--- WRITTEN REQUEST ---
Answer these questions from the forum posts about moving back to the UK:
(a) What kind of property was the offer made on in the first post?
(b) For how long has the writer of the reply been packing?
(c) What did the partner ask on seeing a box being packed?

I have just heard that my offer on a bungalow in the UK has been successful and, now, I'm panicking! This will be an International relocation so not as straightforward as a move down the road and I wondered if anyone has any hints or tips to make this go as smoothly as possible. Hubby has mild/moderate AD and if I don't get him home soon I'm not sure what will happen to us, particularly in light of the up-coming referendum.

Hi Badietta
I am in the process of doing the exact same thing. I am sitting in my lounge surrounded by boxes which I have spent the last six weeks packing. My OH also has AD which has got worse over the last few months which made me realise we had to leave Europe and head back to the uk. We were very lucky to get a buyer quickly and have a mobile home in the uk that we have spent our summers in over the last three years so we have somewhere familiar to return to. What I will say is that it has been very unsettling for him having his home packed up around him and has alternatively expected to leave the next day, packing up his wash bag to go, or is asking why I am putting things in boxes! One day when he saw me packing up a box he asked me if it was nearly Christmas! That did make me smile. I have done all the sorting and arranging myself and nearly reached braking point last week, but very kind neighbours have rallied round to help me since.

--- COLLECTED MATERIAL ---
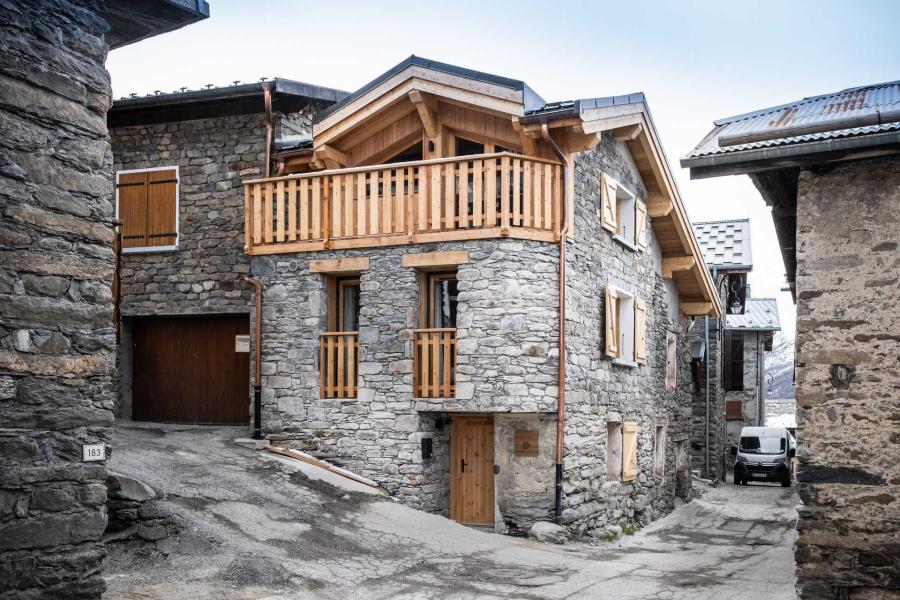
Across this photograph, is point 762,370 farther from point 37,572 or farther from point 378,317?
point 37,572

--- EXERCISE OUTPUT ---
(a) A bungalow.
(b) The last six weeks.
(c) Whether it was nearly Christmas.